Director and Principal Consultant
Fifty years ago, the physicist C. P Snow coined the "two cultures" to describe the failure of communication between the sciences and the humanities. Snow argued that mutual ignorance and incomprehension were a hindrance to tackling the challenges of his day. For all its flaws, Snow's thesis remains worryingly relevant, no less to OSINT professionals. Our discipline is increasingly divided between analysts and technologists: the former struggle to grasp technology's potential, while the latter often fail to appreciate the human challenges associated with OSINT collection and analysis. Mutual incomprehension extends to all aspects of our work: analysts are tasked with anticipating the future; technologists with building it. Analysts grapple the with messiness and uncertainty of global affairs and the limits of human cognition; technologists are expected to answer the most complex questions using binary truths. Bridging these cultures is essential to making OSINT the dominant intelligence paradigm of the 21st century. This talk will explore what effect these cultures are having on the business of open source intelligence and how the resulting problems can be alleviated. Further, it will explore whether OSINT professionals can work towards the much-discussed "third culture", one founded on a mutual understanding of how information - as both a physical entity and theoretical construct - can help tackle the challenges of our day.
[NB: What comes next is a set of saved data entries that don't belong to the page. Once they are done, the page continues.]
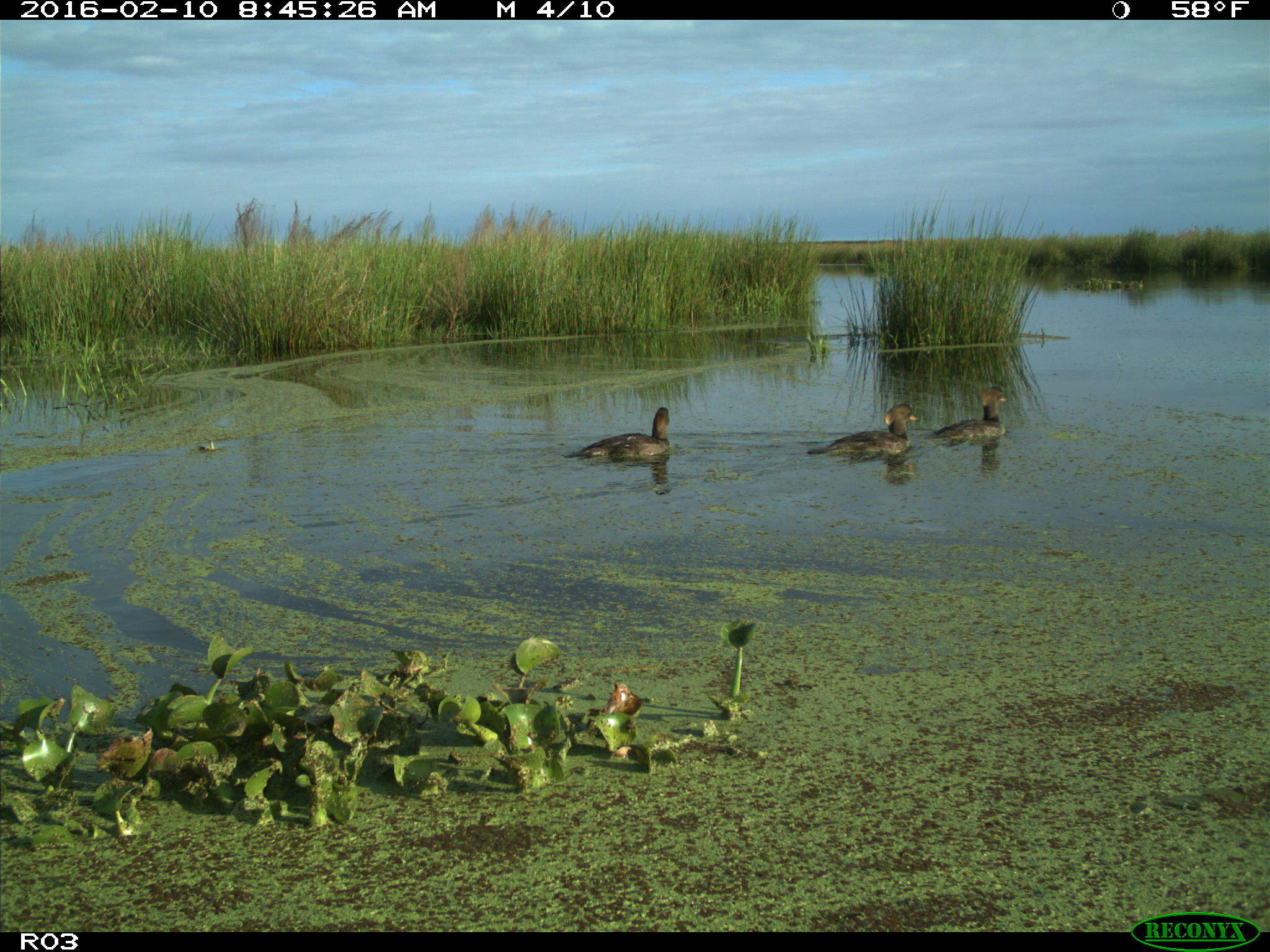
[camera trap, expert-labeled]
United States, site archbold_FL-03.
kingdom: Animalia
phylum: Chordata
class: Aves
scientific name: Aves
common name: birds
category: unidentified bird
Chris Pallaris is the Director and Principal Consultant of i-intelligence. He leads and coordinates the company’s training and consulting activities in Switzerland and beyond. Previous to this, Chris served as Executive Editor and Head of Strategy and Open Source Intelligence at the International Relations and Security Network (ISN), ETH Zurich. He established the ISN’s OSINT unit and coordinated its intelligence-related projects with Swiss and European stakeholders. Earlier, he served as the ISN’s Executive Editor where he led the development of the organization’s news and information services and its global network of partners and correspondents. His professional experience also includes competitive intelligence, journalism, information and knowledge management, network building, strategy consulting, and organizational development. A graduate of the London School of Economics and Political Science, Chris serves on the board of the European Open Source Intelligence (EUROSINT) Forum, where he also chairs a working group on best practices in OSINT.